The healing powers of honey have been known for thousands of years. Both ancient Greek and Egyptian physicians are said to have valued it and it was used in the treatment of wounds right up to the second World War.
It contains vitamins, minerals, enzymes and sugars, which all help in healing wounds. Manuka is regarded as the most potent honey, but the supply is limited, relying on nectar from a particular tree in New Zealand.
This supply issue has been solved by the developers of Surgihoney, a bioengineered honey whose natural antibacterial properties have been boosted and it can be made from organic honey from any floral source.
It is proving highly effective at treating infected wounds and superbugs. It is believed to work by killing the bugs, removing dead tissue and pus, and then providing a moisture barrier as well as local nutrition.
Surgihoney is being developed by businessman Ian Staples, former managing director of Halfords, the motor accessories chain. It was on his honey farm in Chile in 2009 that Staples began to ask the questions that led to the development of the so-called super honey. He says he wondered why nectar, which is essentially water, sugar and yeast, does not ferment. It doesn't ferment because it contains hydrogen peroxide, which produces low concentrations of antimicrobial reactive oxygen.
“Honey bees collect and store nectar and when nectar dries out during storage in the hive, the resulting honey has no free water, so it cannot ferment,” Staples explains.
“With no need for honey to have the antimicrobial protection conferred by reactive oxygen in nectar, evolution has ensured that most honey varieties have a greatly reduced ability to generate it.”
Perhaps Staples’s botanical background – he won a first-class honours degree in plant physiology at Reading University – fuelled his conviction that there must be a way of reintroducing this lost characteristic of reactive oxygen back into honey in increased concentrations to make an effective antimicrobial agent.
He travelled to Sligo Institute of Technology to consult with a research team – Dr Thomas Patton and Dr John Barrett, and head of life science Dr James Brennan.

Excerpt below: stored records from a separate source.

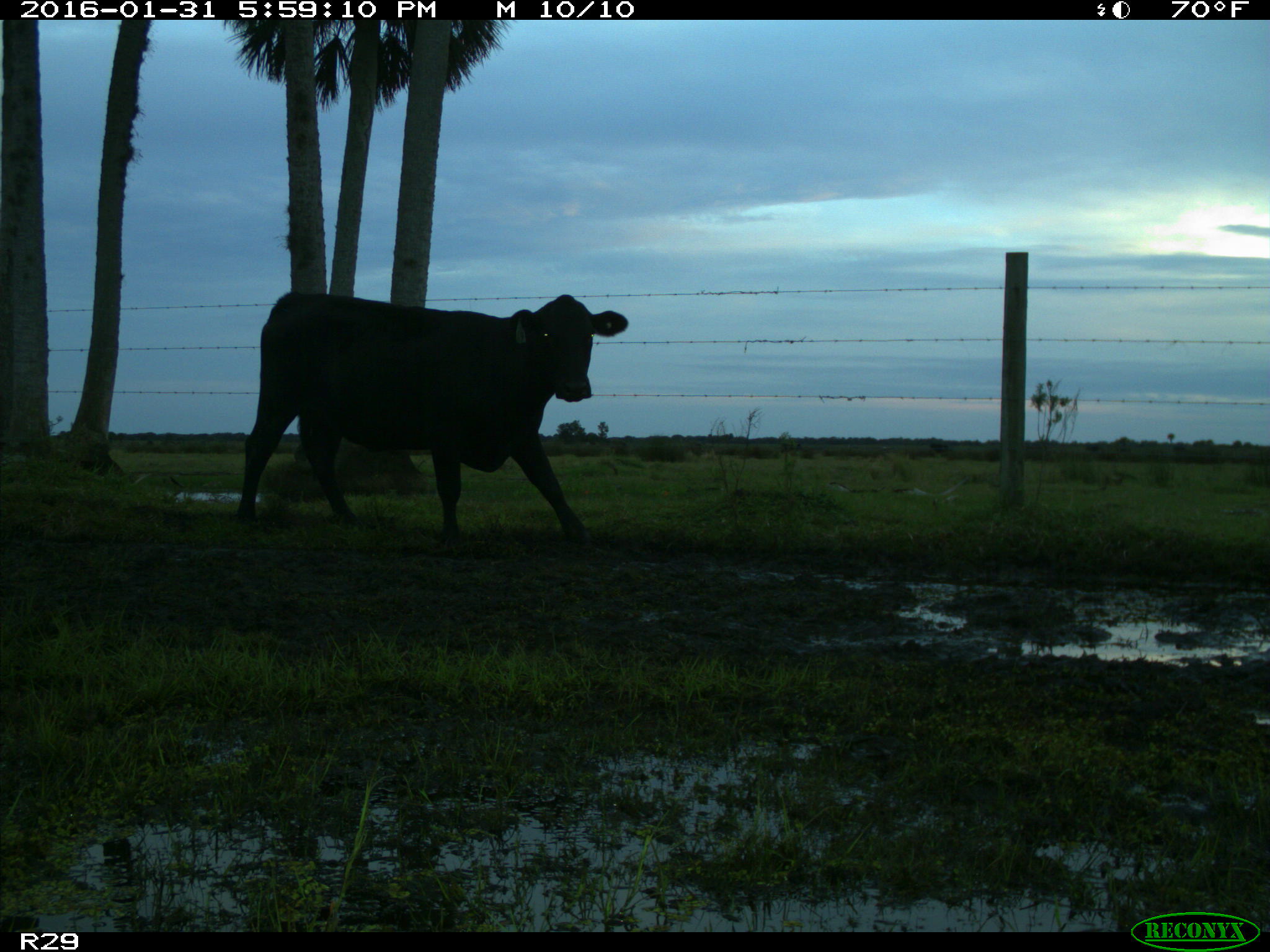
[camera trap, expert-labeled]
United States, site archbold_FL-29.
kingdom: Animalia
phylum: Chordata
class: Mammalia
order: Artiodactyla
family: Bovidae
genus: Bos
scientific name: Bos taurus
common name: domestic cow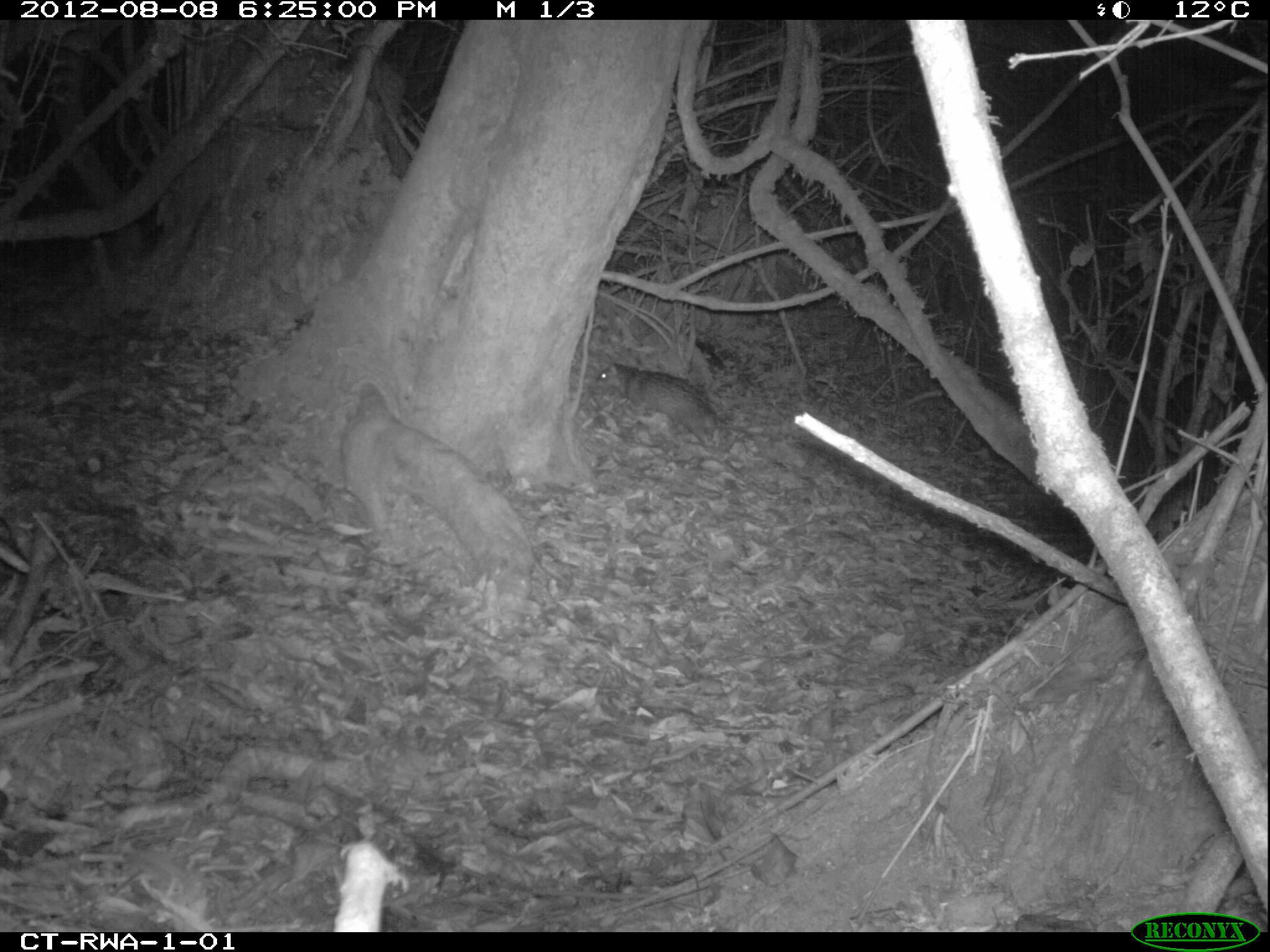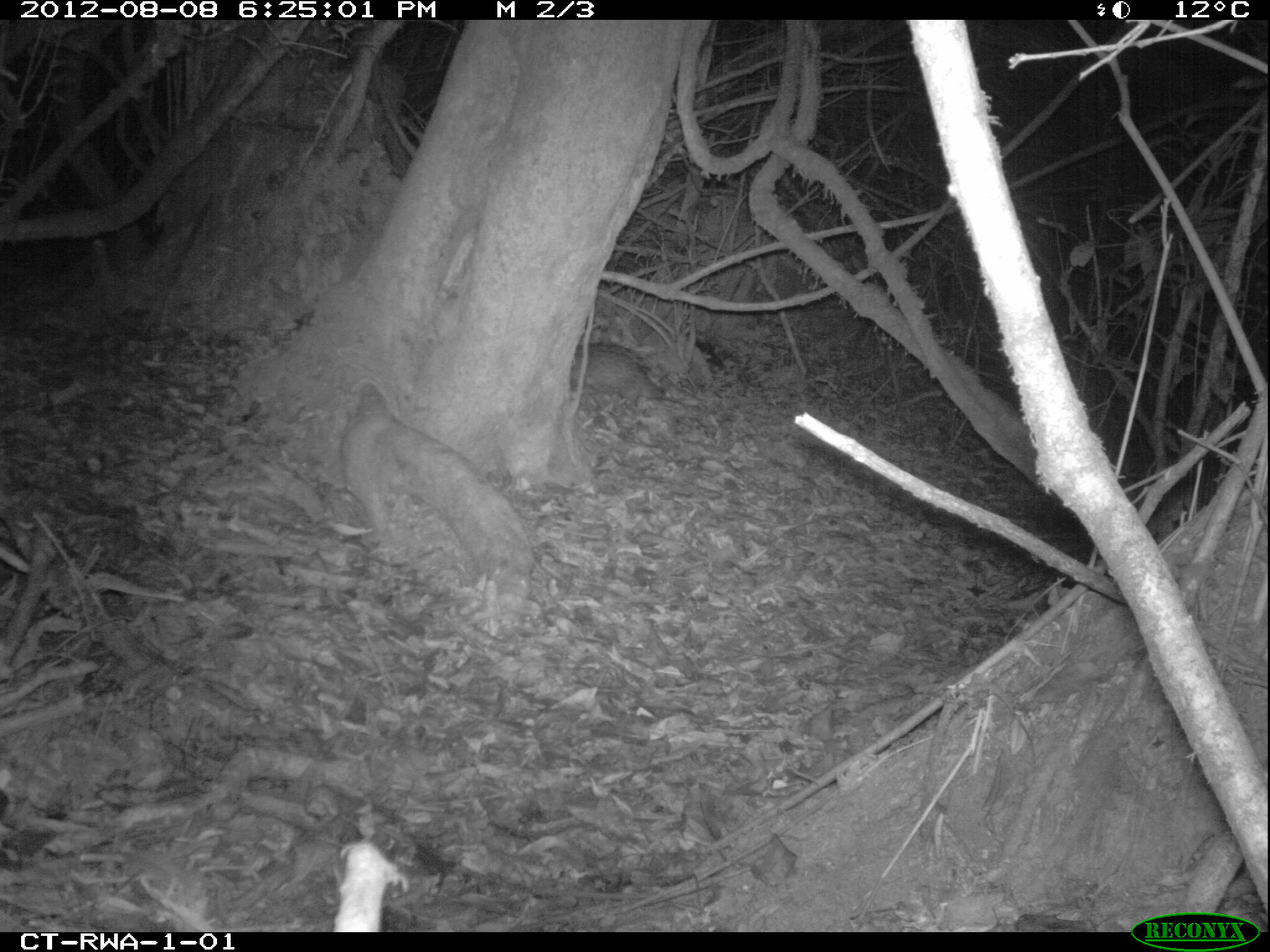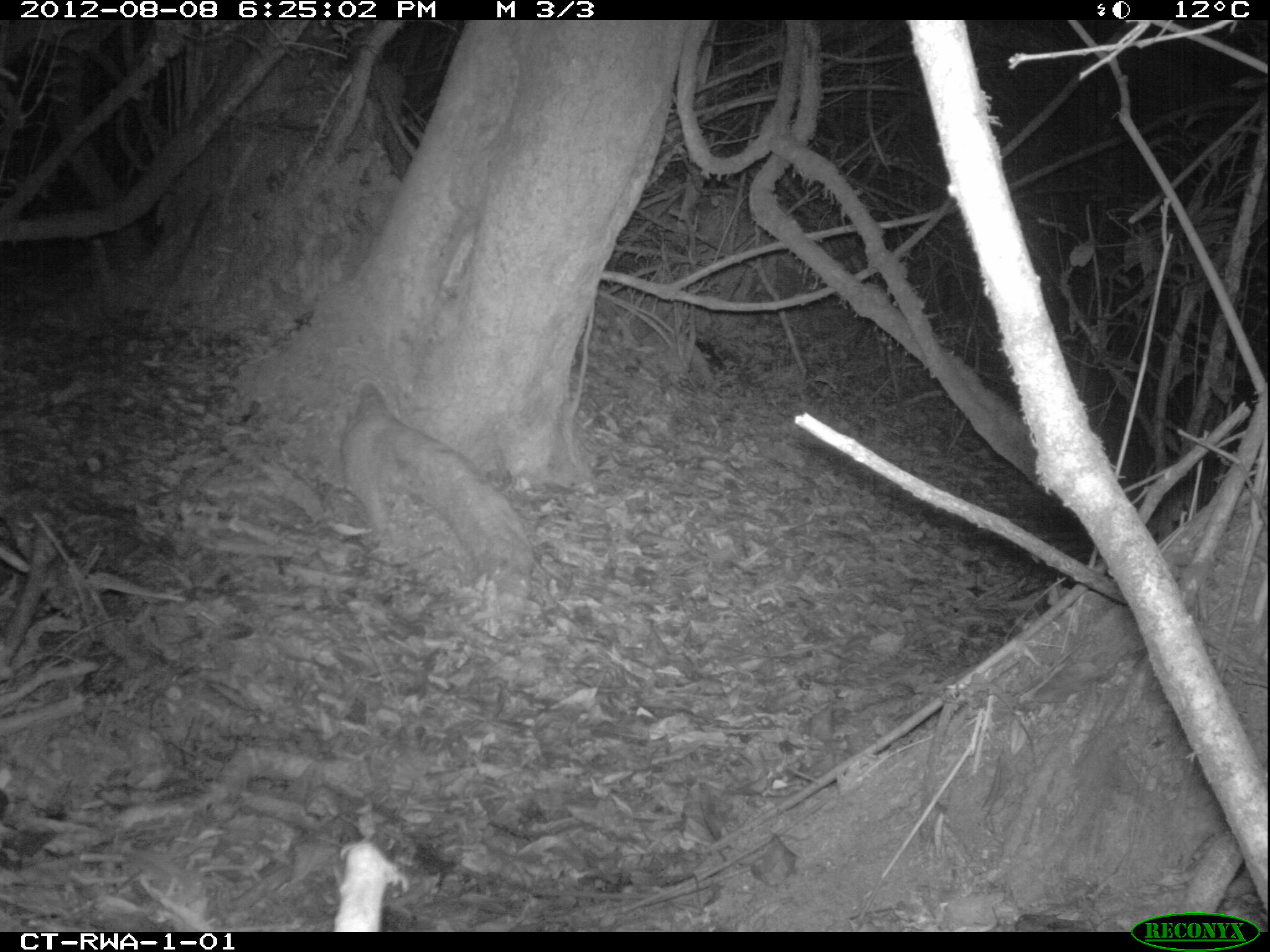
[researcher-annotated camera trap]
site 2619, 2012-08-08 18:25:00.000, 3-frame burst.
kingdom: Animalia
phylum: Chordata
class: Mammalia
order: Rodentia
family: Hystricidae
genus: Atherurus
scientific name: Atherurus africanus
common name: african brush-tailed porcupine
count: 1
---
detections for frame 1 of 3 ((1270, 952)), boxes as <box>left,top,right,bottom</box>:
atherurus africanus: <box>593,361,758,443</box>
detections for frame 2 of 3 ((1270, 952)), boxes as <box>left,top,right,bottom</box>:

They used a bioengineering technique to greatly enhance the diminished reactive oxygen characteristic, the initial research that advanced into the wound care technology."This reactive oxygen system in honey is highly effective as an antimicrobial and for infection control," says Patton. "We verified this in the laboratory with multiple microbial strains. Ian Staples and his team then started to prove this fact clinically, helped by consultant microbiologist Dr Matthew Dryden, of Public Health England and the University of Southampton, and his team."
Dryden was lead author in a study that concludes: “As a wound treatment in the tropics, [Surgihoney] is an ideal, low-technology solution which is easily stored, applied and ought to be cost-effective.”
And unlike more sophisticated medicines, it does not need to be refrigerated. He described the honey as “turbo-boosted”.
Surgihoney not only exerts potent killing power against a wide range of bacteria – including multi-drug-resistant strains – it also has anti-fungal activity and promotes healing of lesions such as burns, diabetic-related ulcers and pressure sores. But unlike Manuka honey, which is derived from a single plant, it can be produced from any pure honey from any floral source.
With thousands of tons of honey made globally, Surgihoney is sourced from honey farms with stringent controls ensuring purity and freedom from antibiotics, chemical fertilisers and pesticides; and gamma ray irradiation guarantees sterility.
“Surgihoney’s secret weapon is its ability to deliver low doses of reactive oxygen to the wound site for several days, rather than a large amount at the time of dressing. It kills bacteria, and promotes healing,” says Staples. Stored in 10g sachets, it simply squeezed on to wounds and dressed with gauze. Pilot trials have been conducted in Hampshire in the UK, Yei civil hospital in South Sudan, and Vaiola hospital in Tonga.
A recent symposium held at the University of Birmingham, heard experts in wound healing and infection control discuss recent developments in Surgihoney and future prospects. In April the product received full accreditation as an antimicrobial wound dressing.
One avenue of research outlined at the symposium by Irish researcher Dr Carl Diver, from the University of Manchester, is the production of "smart dressings" using electrospinning – a fine-fibre fabrication technique – with the aim of determining how effectively Surgihoney can combine with different wound-friendly biomaterials.
Many bacteria can form into resilient structures called biofilms, and Surgihoney has demonstrated a capability to disrupt and destroy them, a property hoping to be exploited by researchers at the University of Southampton. Following lab experiments, they aim to conduct a clinical trial for patients with chronic sinusitis, a condition exacerbated by biofilms.